Il quinto emendamento tutela le password?

Negli Stati Uniti un giudice dovrà stabilire se sia corretto o meno costringere un imputato a rivelare la password dei suoi dati criptati.
Il quinto emendamento tutela le password?
Negli Stati Uniti un giudice dovrà stabilire se sia corretto o meno costringere un imputato a rivelare la password dei suoi dati criptati.

Il caso giudiziario in cui è coinvolta tale Ramona Fricosu, impiegata statunitense accusata di attività fraudolente, sta creando un vero e proprio precedente nel suo genere.

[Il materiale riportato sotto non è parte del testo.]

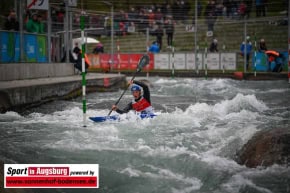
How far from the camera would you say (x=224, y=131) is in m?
8.96

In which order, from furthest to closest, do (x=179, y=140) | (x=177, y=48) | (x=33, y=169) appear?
(x=177, y=48), (x=179, y=140), (x=33, y=169)

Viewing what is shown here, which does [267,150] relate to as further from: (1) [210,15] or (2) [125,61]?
(2) [125,61]

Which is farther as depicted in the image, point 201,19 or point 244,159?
point 201,19

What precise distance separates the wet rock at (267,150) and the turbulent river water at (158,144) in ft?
0.44

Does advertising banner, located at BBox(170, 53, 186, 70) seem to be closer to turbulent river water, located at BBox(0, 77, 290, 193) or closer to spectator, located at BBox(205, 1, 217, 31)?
spectator, located at BBox(205, 1, 217, 31)

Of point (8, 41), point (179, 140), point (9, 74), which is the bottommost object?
point (179, 140)

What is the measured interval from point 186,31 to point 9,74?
43.5 feet

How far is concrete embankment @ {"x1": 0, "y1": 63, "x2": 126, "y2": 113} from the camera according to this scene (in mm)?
11438

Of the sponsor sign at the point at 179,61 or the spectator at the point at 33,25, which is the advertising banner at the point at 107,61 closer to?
the sponsor sign at the point at 179,61

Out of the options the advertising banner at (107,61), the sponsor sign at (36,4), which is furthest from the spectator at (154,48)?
the sponsor sign at (36,4)

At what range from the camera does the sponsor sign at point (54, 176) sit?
5.33 m

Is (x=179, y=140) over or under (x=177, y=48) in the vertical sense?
under

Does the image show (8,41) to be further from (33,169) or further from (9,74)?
(33,169)

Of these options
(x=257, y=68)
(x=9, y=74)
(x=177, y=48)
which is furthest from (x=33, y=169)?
(x=177, y=48)
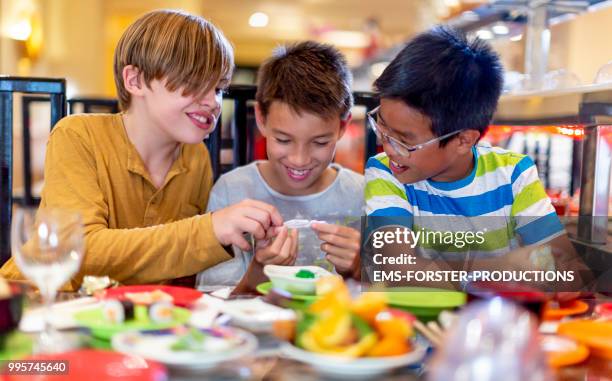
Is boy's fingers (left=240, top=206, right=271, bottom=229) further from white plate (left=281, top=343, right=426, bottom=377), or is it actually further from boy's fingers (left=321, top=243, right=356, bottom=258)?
white plate (left=281, top=343, right=426, bottom=377)

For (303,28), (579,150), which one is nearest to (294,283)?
(579,150)

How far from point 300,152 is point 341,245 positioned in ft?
1.07

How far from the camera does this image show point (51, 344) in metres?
0.72

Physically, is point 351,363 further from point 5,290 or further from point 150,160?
point 150,160

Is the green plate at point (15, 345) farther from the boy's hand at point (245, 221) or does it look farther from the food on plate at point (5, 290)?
the boy's hand at point (245, 221)

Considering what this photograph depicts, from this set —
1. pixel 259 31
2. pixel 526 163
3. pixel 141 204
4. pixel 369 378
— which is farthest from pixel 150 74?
pixel 259 31

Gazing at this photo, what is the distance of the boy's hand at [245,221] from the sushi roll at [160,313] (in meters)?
0.28

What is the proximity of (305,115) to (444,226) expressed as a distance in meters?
0.37

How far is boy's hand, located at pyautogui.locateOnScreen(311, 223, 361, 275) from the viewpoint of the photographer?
1121mm

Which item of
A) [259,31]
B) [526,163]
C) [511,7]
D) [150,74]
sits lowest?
[526,163]

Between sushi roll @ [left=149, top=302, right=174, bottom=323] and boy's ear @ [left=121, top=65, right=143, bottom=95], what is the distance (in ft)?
2.31

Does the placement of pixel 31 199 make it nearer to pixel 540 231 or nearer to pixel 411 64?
pixel 411 64

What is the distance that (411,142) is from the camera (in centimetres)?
129

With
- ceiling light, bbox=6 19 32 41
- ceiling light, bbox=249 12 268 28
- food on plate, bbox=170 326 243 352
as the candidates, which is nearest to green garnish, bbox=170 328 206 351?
food on plate, bbox=170 326 243 352
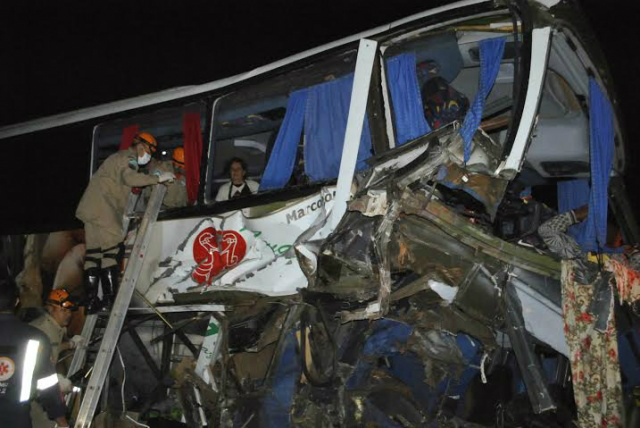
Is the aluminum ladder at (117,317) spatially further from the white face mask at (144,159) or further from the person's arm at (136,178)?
the white face mask at (144,159)

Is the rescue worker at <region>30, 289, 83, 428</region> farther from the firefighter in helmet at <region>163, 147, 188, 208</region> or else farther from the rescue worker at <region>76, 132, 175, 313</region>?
the firefighter in helmet at <region>163, 147, 188, 208</region>

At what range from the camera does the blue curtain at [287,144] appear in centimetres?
588

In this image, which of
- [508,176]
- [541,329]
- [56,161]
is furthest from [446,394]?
[56,161]

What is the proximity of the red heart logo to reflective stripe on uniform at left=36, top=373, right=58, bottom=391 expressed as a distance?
1.43 m

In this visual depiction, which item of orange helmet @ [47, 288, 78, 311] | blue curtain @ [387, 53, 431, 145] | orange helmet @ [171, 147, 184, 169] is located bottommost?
orange helmet @ [47, 288, 78, 311]

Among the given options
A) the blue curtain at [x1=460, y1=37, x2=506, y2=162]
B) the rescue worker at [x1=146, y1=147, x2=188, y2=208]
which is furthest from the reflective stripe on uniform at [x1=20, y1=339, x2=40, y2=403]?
the blue curtain at [x1=460, y1=37, x2=506, y2=162]

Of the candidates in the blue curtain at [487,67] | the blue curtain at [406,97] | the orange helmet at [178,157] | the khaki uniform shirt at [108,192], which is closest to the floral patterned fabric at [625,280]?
the blue curtain at [487,67]

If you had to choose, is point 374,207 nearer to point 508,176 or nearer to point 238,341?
point 508,176

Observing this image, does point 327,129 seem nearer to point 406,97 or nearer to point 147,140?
point 406,97

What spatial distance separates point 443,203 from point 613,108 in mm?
2518

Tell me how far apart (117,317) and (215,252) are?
45.2 inches

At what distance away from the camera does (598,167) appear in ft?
18.7

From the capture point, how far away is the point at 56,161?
8.36m

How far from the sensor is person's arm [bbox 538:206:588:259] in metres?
5.72
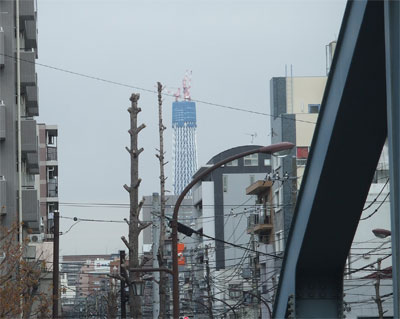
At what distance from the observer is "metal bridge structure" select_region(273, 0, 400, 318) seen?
6.09m

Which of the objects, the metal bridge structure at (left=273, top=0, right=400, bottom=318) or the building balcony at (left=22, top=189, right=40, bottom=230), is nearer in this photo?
the metal bridge structure at (left=273, top=0, right=400, bottom=318)

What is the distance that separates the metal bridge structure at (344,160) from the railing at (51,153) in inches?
2835

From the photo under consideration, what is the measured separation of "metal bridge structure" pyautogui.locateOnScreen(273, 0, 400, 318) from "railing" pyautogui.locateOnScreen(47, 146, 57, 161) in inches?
2835

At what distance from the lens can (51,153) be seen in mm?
81688

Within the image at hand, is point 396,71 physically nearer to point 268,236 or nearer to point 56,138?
point 268,236

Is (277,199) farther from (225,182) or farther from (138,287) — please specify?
(225,182)

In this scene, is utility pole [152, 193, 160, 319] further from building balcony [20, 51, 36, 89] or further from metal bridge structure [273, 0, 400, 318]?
metal bridge structure [273, 0, 400, 318]

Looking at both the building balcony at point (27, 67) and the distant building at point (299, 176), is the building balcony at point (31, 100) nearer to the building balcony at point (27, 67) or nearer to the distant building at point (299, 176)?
the building balcony at point (27, 67)

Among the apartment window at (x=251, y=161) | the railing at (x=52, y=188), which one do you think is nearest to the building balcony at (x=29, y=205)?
the railing at (x=52, y=188)

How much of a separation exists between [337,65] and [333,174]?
1.11 m

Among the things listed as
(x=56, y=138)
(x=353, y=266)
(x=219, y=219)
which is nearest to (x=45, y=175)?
(x=56, y=138)

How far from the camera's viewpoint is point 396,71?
6031 millimetres

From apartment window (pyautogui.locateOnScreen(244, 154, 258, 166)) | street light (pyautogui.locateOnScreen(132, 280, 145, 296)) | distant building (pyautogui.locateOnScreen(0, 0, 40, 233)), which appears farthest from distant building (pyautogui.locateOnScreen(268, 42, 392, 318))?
apartment window (pyautogui.locateOnScreen(244, 154, 258, 166))

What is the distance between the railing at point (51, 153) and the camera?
266 feet
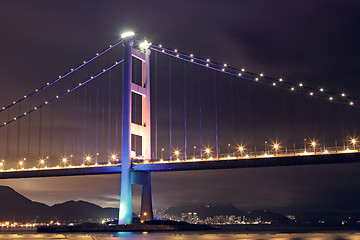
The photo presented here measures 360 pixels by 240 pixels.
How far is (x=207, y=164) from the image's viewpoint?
165ft

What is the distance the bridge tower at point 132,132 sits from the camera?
5344cm

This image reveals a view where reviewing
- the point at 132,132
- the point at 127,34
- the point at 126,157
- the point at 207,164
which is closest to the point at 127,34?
the point at 127,34

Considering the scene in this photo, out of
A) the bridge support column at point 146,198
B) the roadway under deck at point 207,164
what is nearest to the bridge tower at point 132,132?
the bridge support column at point 146,198

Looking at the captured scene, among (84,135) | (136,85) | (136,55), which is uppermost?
(136,55)

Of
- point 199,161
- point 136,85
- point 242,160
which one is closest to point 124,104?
point 136,85

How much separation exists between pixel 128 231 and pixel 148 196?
4393 mm

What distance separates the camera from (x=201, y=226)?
215 feet

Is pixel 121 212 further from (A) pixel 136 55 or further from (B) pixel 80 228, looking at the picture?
(A) pixel 136 55

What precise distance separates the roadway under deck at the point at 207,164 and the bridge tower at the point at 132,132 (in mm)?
A: 1460

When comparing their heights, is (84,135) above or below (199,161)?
above

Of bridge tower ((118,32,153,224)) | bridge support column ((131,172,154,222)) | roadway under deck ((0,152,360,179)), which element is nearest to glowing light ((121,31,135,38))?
bridge tower ((118,32,153,224))

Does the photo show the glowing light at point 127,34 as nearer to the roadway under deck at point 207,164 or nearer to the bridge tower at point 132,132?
the bridge tower at point 132,132

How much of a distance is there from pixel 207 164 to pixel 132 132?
372 inches

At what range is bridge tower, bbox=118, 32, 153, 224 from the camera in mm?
53438
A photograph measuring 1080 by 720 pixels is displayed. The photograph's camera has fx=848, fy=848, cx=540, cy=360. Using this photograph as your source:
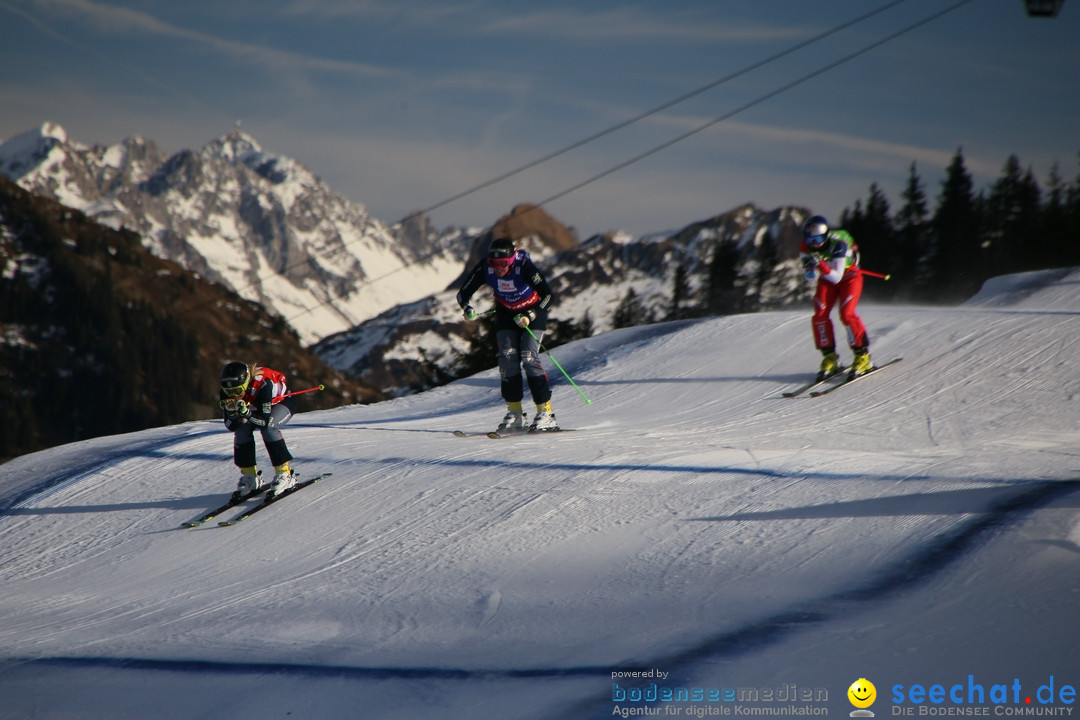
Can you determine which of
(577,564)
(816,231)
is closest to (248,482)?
(577,564)

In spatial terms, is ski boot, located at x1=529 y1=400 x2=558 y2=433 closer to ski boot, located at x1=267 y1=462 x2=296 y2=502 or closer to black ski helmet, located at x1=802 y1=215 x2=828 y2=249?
ski boot, located at x1=267 y1=462 x2=296 y2=502

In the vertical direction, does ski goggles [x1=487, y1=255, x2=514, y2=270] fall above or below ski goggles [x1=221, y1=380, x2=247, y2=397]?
above

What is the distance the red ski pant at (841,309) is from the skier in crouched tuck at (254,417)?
6410mm

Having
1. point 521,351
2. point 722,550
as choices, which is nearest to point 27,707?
point 722,550

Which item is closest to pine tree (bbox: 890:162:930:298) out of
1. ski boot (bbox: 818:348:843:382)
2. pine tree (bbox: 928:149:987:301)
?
pine tree (bbox: 928:149:987:301)

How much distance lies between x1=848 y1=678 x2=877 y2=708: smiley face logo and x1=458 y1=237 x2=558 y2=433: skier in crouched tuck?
17.4 ft

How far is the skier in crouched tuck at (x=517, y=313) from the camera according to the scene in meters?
8.46

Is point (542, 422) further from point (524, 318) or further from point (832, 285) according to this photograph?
point (832, 285)

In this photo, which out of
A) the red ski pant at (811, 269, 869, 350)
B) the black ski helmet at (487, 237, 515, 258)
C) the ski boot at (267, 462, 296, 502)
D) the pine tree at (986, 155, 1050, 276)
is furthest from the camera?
the pine tree at (986, 155, 1050, 276)

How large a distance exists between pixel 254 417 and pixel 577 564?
3.39 m

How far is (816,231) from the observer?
10031 mm

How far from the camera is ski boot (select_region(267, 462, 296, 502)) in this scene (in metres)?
7.22

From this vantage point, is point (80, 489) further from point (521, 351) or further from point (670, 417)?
point (670, 417)

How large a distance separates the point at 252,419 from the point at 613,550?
3505mm
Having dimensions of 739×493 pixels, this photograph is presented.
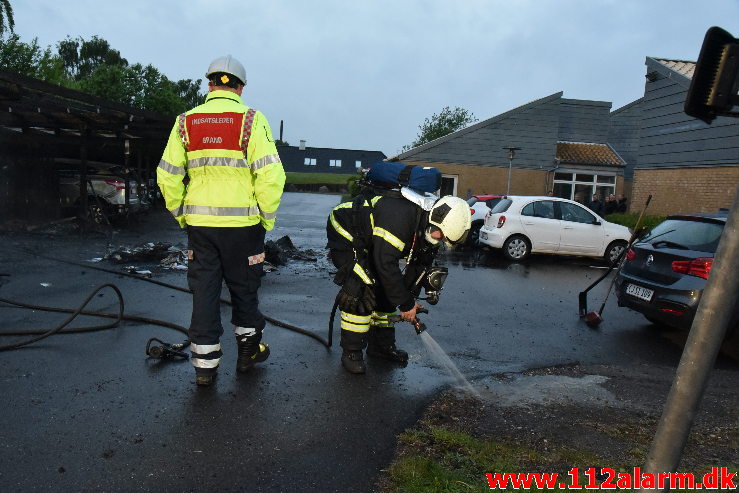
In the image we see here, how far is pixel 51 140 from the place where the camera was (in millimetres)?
14430

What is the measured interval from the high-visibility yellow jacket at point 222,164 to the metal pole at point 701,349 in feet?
9.15

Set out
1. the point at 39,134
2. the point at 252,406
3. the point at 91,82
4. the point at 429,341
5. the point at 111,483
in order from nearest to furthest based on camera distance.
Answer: the point at 111,483 → the point at 252,406 → the point at 429,341 → the point at 39,134 → the point at 91,82

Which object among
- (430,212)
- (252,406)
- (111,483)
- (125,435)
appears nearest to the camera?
(111,483)

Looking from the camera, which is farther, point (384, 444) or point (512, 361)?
point (512, 361)

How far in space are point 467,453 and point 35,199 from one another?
14517mm

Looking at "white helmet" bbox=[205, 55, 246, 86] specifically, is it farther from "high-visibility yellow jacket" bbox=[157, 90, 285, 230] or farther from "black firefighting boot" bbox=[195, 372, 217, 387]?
"black firefighting boot" bbox=[195, 372, 217, 387]

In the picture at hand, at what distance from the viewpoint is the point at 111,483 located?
9.38 ft

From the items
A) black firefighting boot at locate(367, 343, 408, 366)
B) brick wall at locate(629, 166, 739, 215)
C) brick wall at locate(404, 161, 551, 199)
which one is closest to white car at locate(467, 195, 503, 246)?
brick wall at locate(629, 166, 739, 215)

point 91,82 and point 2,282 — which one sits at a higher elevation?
→ point 91,82

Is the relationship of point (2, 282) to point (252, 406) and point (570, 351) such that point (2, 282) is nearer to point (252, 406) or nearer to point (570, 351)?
point (252, 406)

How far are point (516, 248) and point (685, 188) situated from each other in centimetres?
716

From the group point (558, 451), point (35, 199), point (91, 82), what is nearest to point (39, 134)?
point (35, 199)

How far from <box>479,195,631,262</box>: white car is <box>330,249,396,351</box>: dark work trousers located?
923 centimetres

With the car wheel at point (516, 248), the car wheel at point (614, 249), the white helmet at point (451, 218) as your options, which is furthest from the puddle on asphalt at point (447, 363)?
the car wheel at point (614, 249)
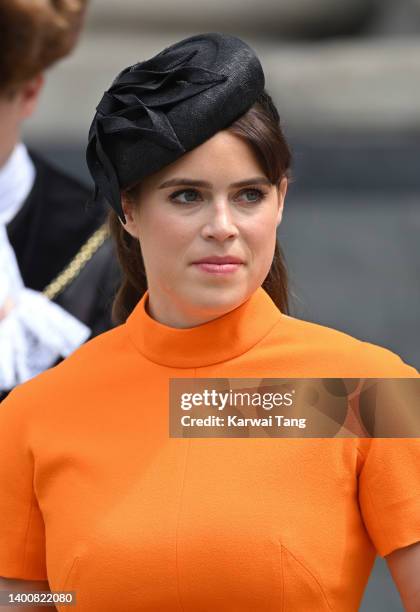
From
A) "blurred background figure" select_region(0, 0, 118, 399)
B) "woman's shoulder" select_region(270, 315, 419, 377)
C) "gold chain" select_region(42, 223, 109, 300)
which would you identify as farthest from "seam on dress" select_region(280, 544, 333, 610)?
"gold chain" select_region(42, 223, 109, 300)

Il tribunale, infatti, deve stabilire se sia accettabile o meno dal punto di vista legale la richiesta di sbloccare i dati criptati del computer utilizzato dalla signora in questione.

Il problema sta proprio nei dati contenuti nel PC, sequestrato durante un raid nell’abitazione della donna, ma contenente informazioni crittografate. Non è chiaro, infatti, se sia legale o meno sbloccare i dati conservati, stando a quanto dichiarato nel quinto emendamento degli Stati Uniti che stabilisce che nessun cittadino americano può essere obbligato a testimoniare contro se stesso.

La faccenda, quindi, non è di facile soluzione. La donna è in possesso delle password per sbloccare i dati, ma la pubblica accusa considera un computer bloccato criptato come una scrivania bloccata. Con un mandato è possibile trovare la chiave e forzare la serratura, oppure trovare i mezzi per convincere il giudice per costringere il proprietario a sbloccarlo.

Peccato che, in questo caso, la chiave non sia un oggetto fisico. In casi particolari un giudice può essere legalmente obbligato a richiedere ad un imputato una chiave, per esempio la chiave che apre una cassaforte piena di documenti incriminanti. In altri casi gli imputati possono essere costretti a fornire impronte digitali, campioni di sangue o registrazioni vocali. Come fare nel caso di una password digitale?

Di diverso avviso la Electronic Frontier Foundation che, proprio appellandosi al quinto emendamento, ritiene che «decifrare i dati sul portatile può essere, in sé e per sé, una testimonianza ad agire».

Nel recente passato ci sono state situazioni simili: a marzo 2010 un giudice ha stabilito che Thomas Kirschner, accusato di pornografia infantile, non avrebbe dovuto rilasciare la sua password. Un anno prima Sebastien Boucher non ha potuto appellarsi al quinto emendamento, evidenziando così la difformità dell’approccio dei giudice ad una questione tanto delicata e sottoposta alla necessaria interpretazione della legge.